* Consigne
Reproduisez à l’identique le segment du passage fourni compris entre « Dossier de la » et « égard à l’article 18. », bornes incluses.

* Passage fourni
┏━━

L’objectif de l’article 18 est de clarifier et à l’occasion d’élargir la portée d’un certificat existant à des fins de relations de travail légitimes et de favoriser le bon fonctionnement de la structure de l’unité de négociation. Il ne doit pas être utilisé par un syndicat, en l’occurrence l’Association, pour agrandir l’unité de négociation de façon à y ajouter des employés qui travaillent dans des régions géographiques différentes sans présenter une demande d’accréditation ou tenir un scrutin de représentation. [Non souligné dans l’original.]

Dossier de la demande, vol. II, onglet 2G, p. 148.

[22]  Certes, le Conseil a pris acte de la prétention de Rogers dans son résumé des positions des parties, mais n’a pas motivé dans son analyse son défaut de trancher la question. Le Conseil a traité en long et en large des motifs pour lesquels il pensait que l’unité qui résulterait de la demande serait au moins aussi habile que l’unité de négociation existante, justifiant par conséquent sa décision de rejeter la prétention de Rogers selon laquelle le syndicat était tenu d’appliquer la procédure d’accréditation prévue à l’article 24 du Code, mais n’a jamais expliqué pourquoi l’exigence relative au scrutin secret introduite à la section III du Code ne devrait pas s’appliquer eu égard à l’article 18.

[23]  Par suite de la décision Newfoundland and Labrador Nurses’ Union c. Terre-Neuve-et-Labrador (Conseil du Trésor), 2011 CSC 62, [2011] 3 R.C.S. 708, l’inadéquation des motifs d’un décideur administratif ne saurait constituer un motif indépendant de recours, mais devrait être examinée à la lumière des critères « de la justification de la décision, de la transparence et de l’intelligibilité » énoncés dans Dunsmuir c. Nouveau-Brunswick, 2008 CSC 9, au paragraphe 47, [2008] 1 R.C.S 190. Bien que les tribunaux soient invités à tenir compte du dossier pour pallier les manques, la décision qui ne dit rien sur une question en litige fondamentale ne sera guère raisonnable. En l’espèce, il est impossible d’établir si le Conseil a examiné l’argument de Rogers et, le cas échéant, pour quel motif il est parvenu à sa conclusion (implicite) selon laquelle les exigences relatives à un scrutin secret, adoptées par le législateur en 2014, dans le contexte d’un processus d’accréditation ne doivent pas être importées dans une demande présentée au titre de l’article 18. Suivant l’analogie évoquée par mon collègue le juge Rennie (tel était alors son titre) au paragraphe 11 de Komolafe c. Canada (Citoyenneté et Immigration), 2013 CF 431, [2013] A.C.F. no 449 (QL), il ne s’agit pas d’une cause dans laquelle la cour de révision peut relier les points sur la page; il n’y a même pas de points sur la page. La décision est d’autant plus inexcusable que la question en litige soulevée par Rogers n’avait apparemment pas encore été tranchée par le Conseil dans une autre instance.

┗━━

* Données
┏━━

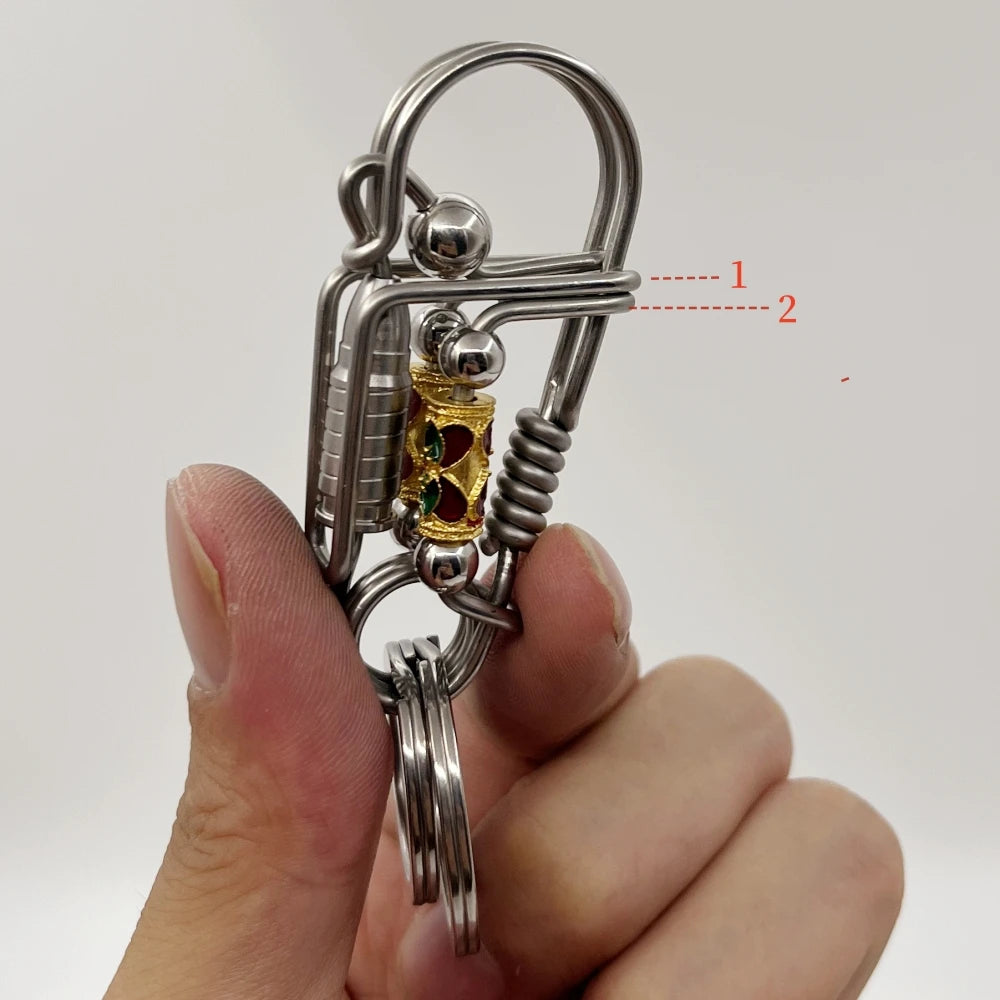 Une main tient une clé mécanique en acier inoxydable avec un charm doré et des pièces d'argent.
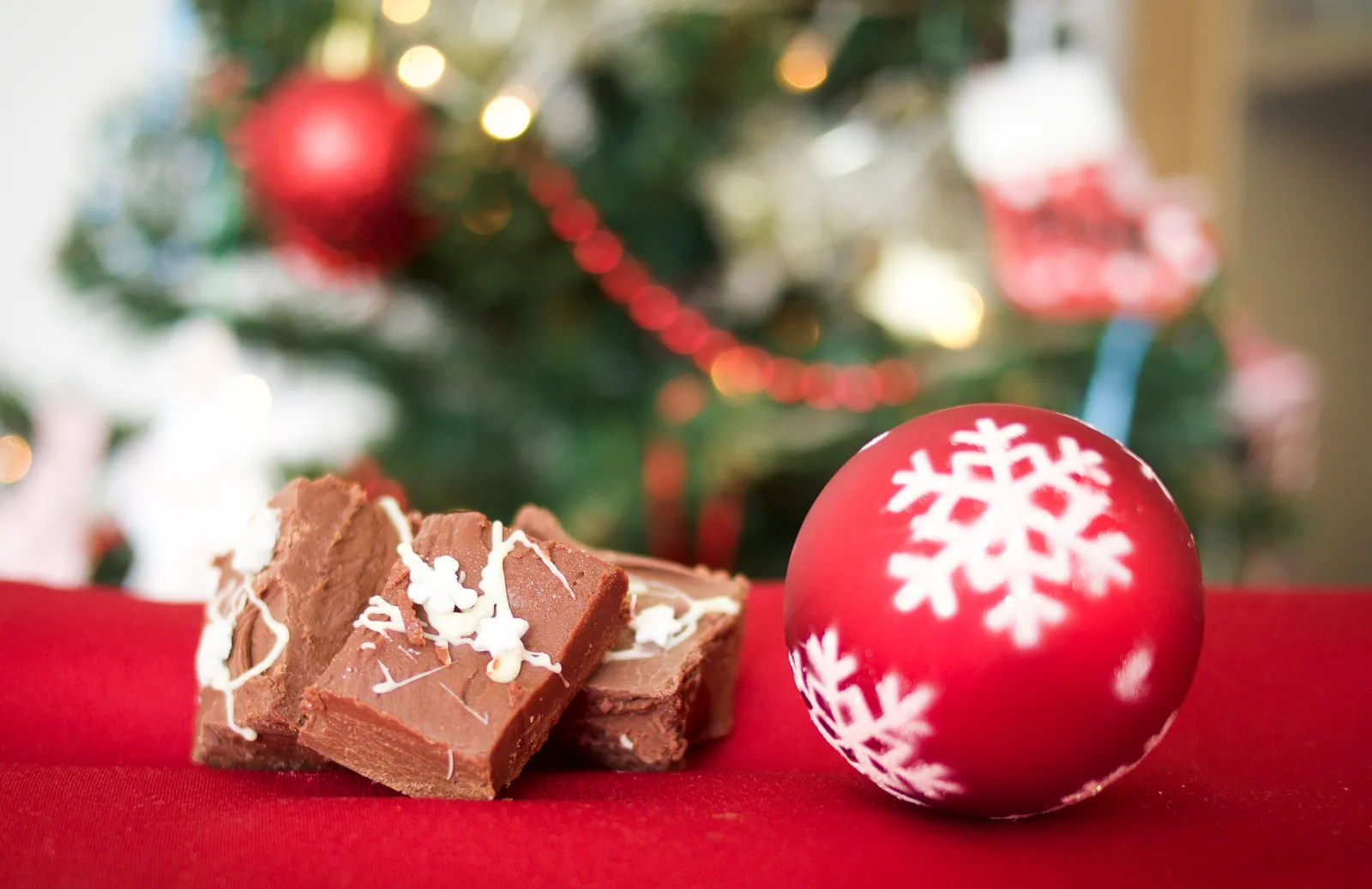 Squares of chocolate fudge and a red snowflake bauble on a red tablecloth in front of a lit Christmas tree
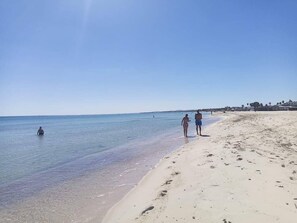 A beach with clear water, a sandy shore, and a few people walking. - Cozy Apartment Very Close to the Beach (Hammamet)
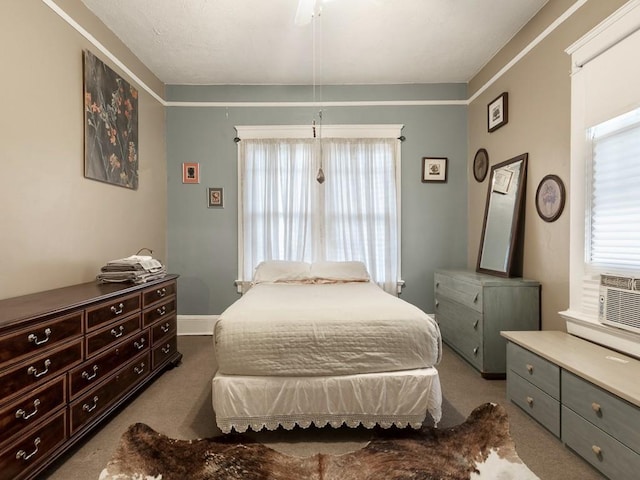 bedroom featuring ornamental molding, light carpet, and ceiling fan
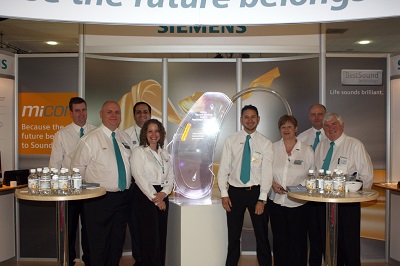The Siemens team with the micon illuminated exhibit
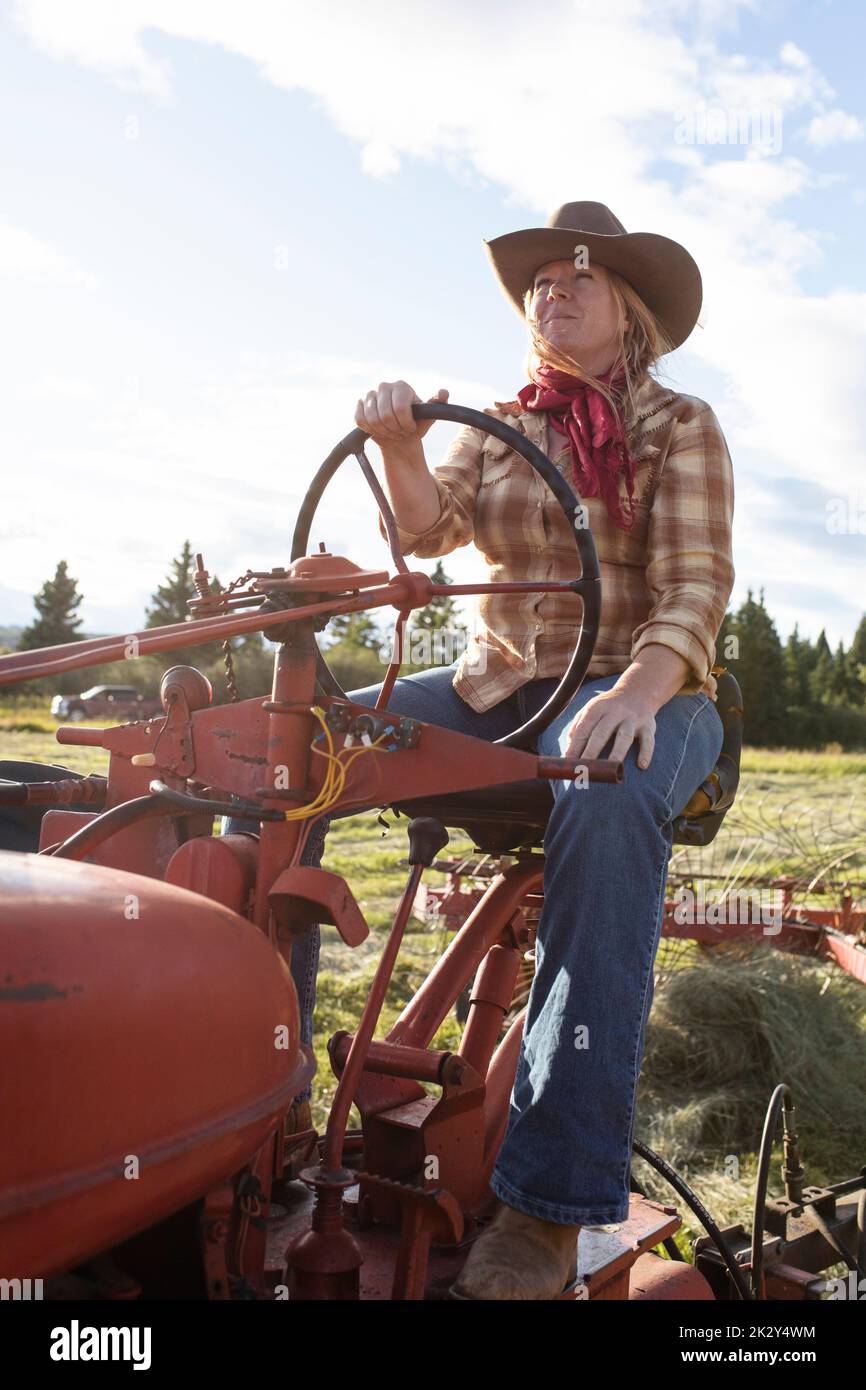 Bäuerin im Cowboy hat Traktor in sonnigen ländlichen Feld fahren Stockfoto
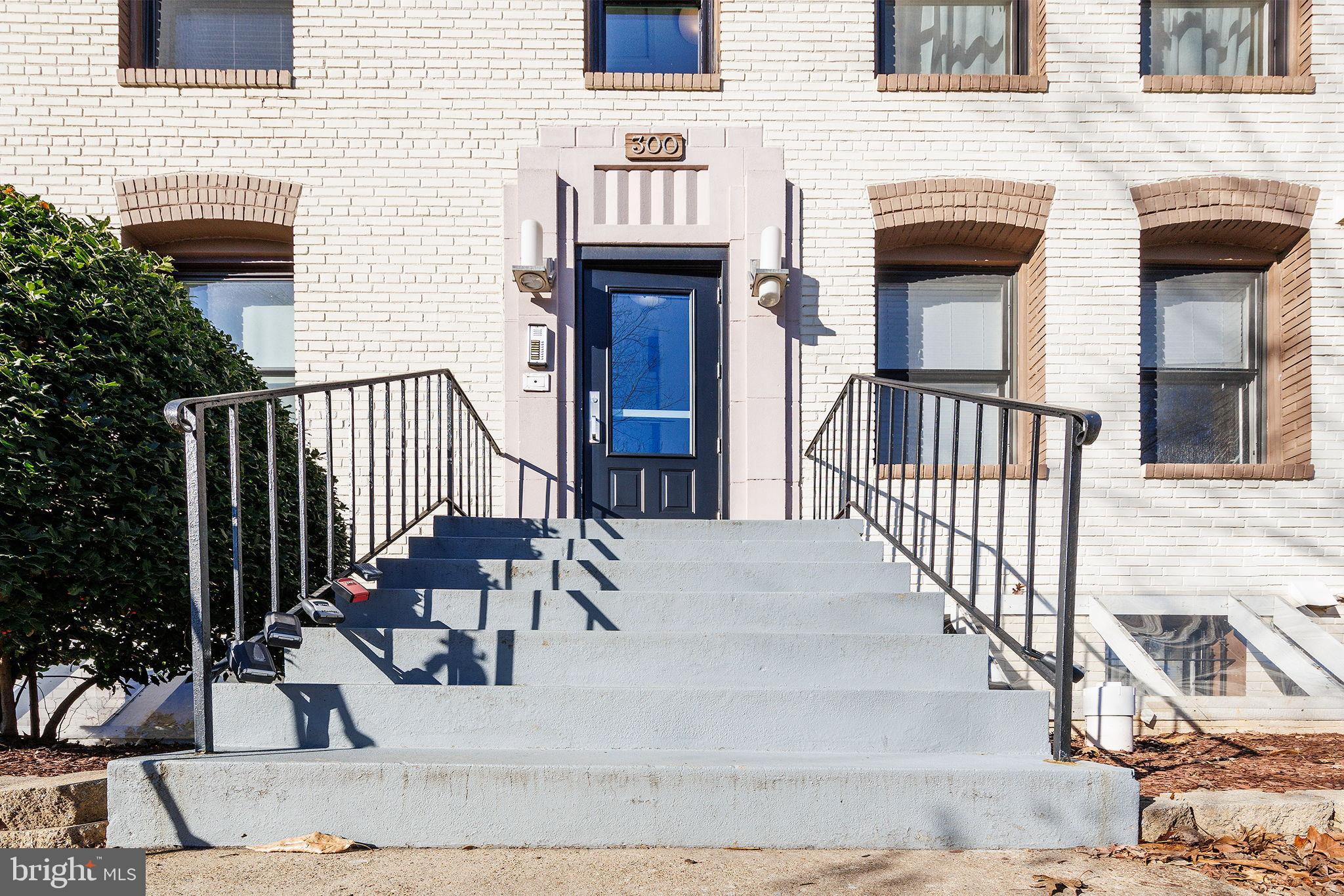 300 Oklahoma Avenue Northeast, Unit 101 Washington, DC 20002 - Photo 20 of 23 a view of a brick house with potted plants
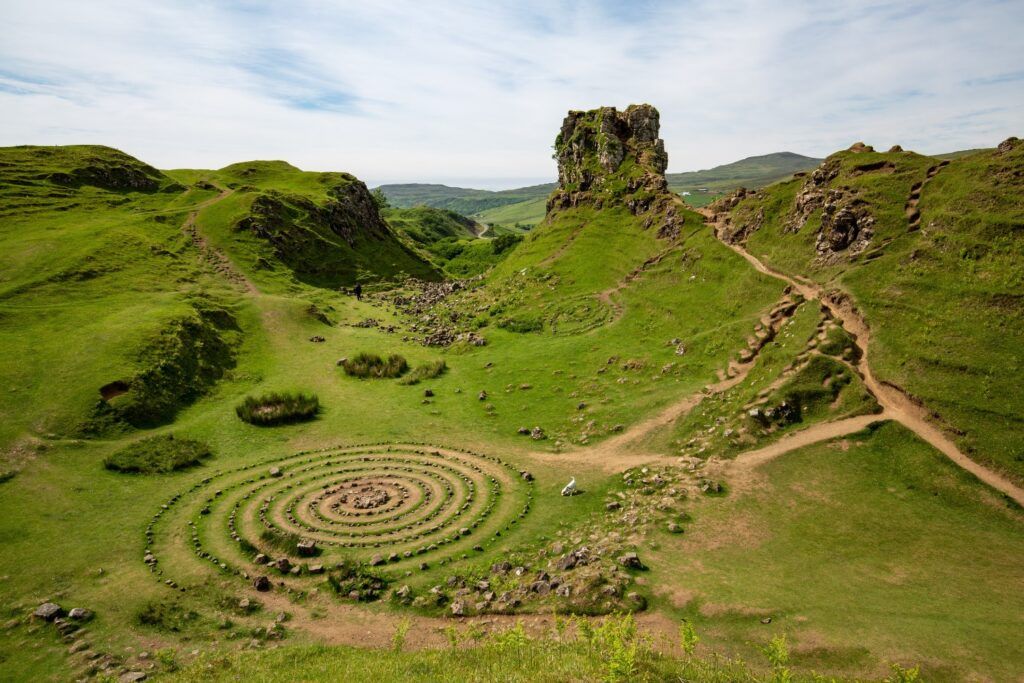 Vista aérea del Fairy Glen con colinas verdes, una formación rocosa distintiva (Castle Ewen) y un espiral de piedras en el suelo.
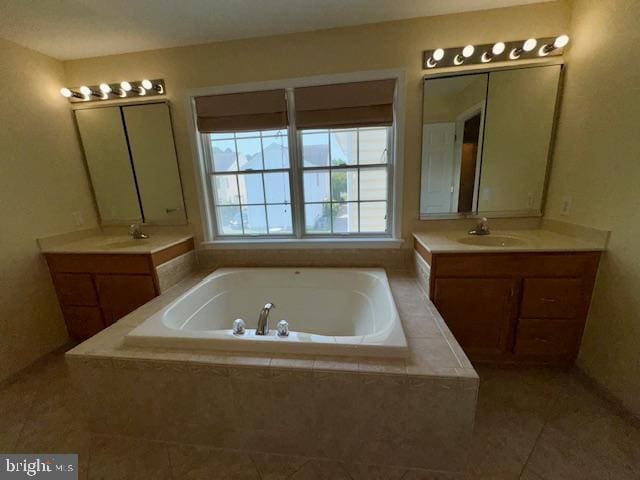 12410 Coastal Marsh Dr, Berlin, MD 21811 - full bathroom with a garden tub, two vanities, and tile patterned floors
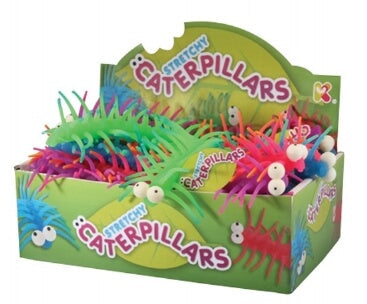 Neon green, pink, and blue spiky rubber caterpillars with googly eyes in a green display box with leaf designs.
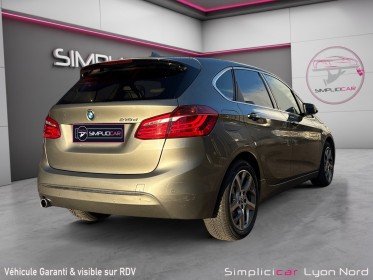 Bmw serie 2 active tourer f45 218d 150 ch luxury a / siege chauffant / garantie 12 mois occasion simplicicar lyon nord...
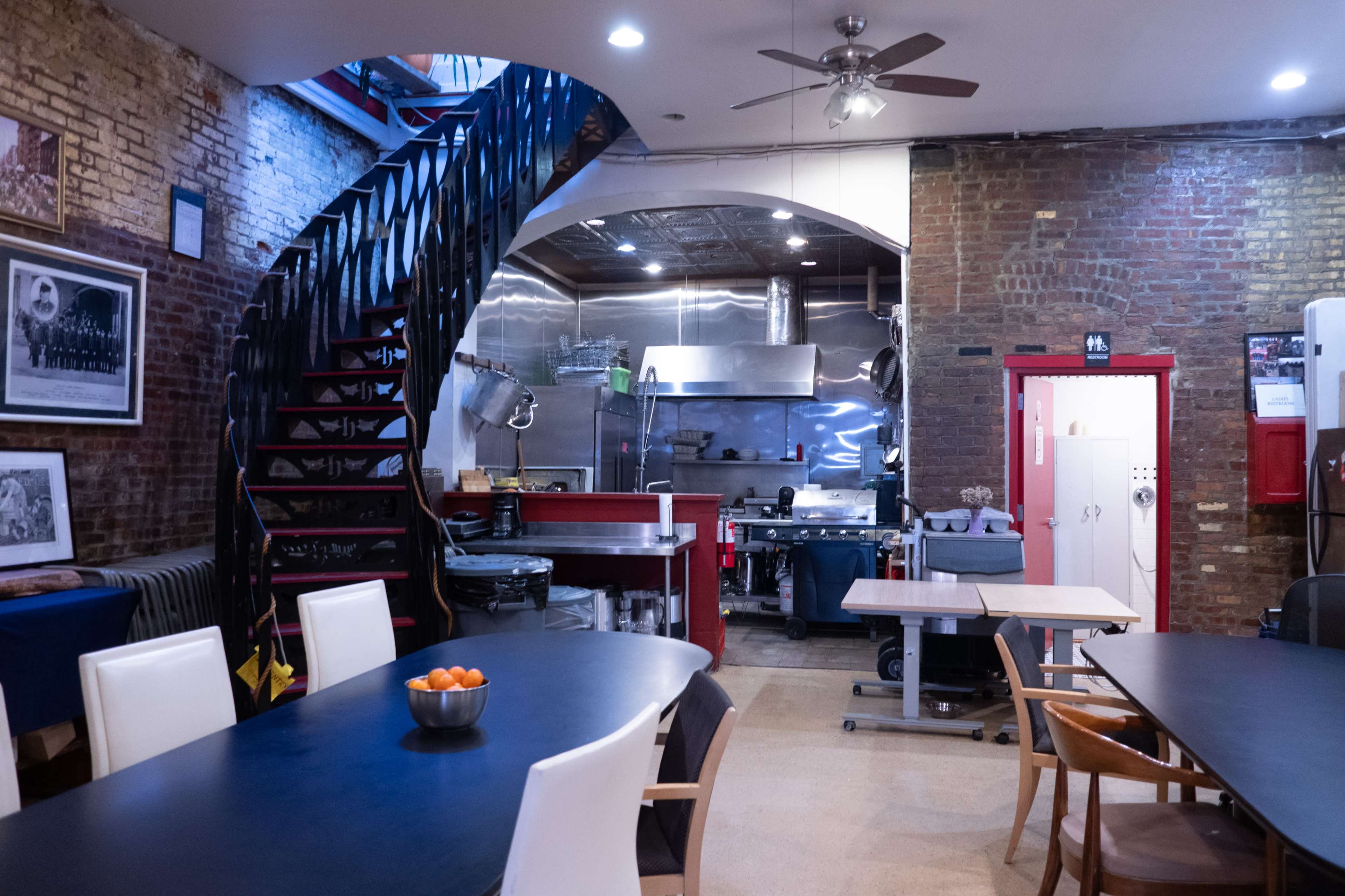The image shows a spacious dining area with a large black table and white chairs, adjacent to an industrial-style kitchen featuring stainless steel appliances and a spiral staircase leading to an upper level.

┗━━

* Réponse
Dossier de la demande, vol. II, onglet 2G, p. 148.

[22]  Certes, le Conseil a pris acte de la prétention de Rogers dans son résumé des positions des parties, mais n’a pas motivé dans son analyse son défaut de trancher la question. Le Conseil a traité en long et en large des motifs pour lesquels il pensait que l’unité qui résulterait de la demande serait au moins aussi habile que l’unité de négociation existante, justifiant par conséquent sa décision de rejeter la prétention de Rogers selon laquelle le syndicat était tenu d’appliquer la procédure d’accréditation prévue à l’article 24 du Code, mais n’a jamais expliqué pourquoi l’exigence relative au scrutin secret introduite à la section III du Code ne devrait pas s’appliquer eu égard à l’article 18.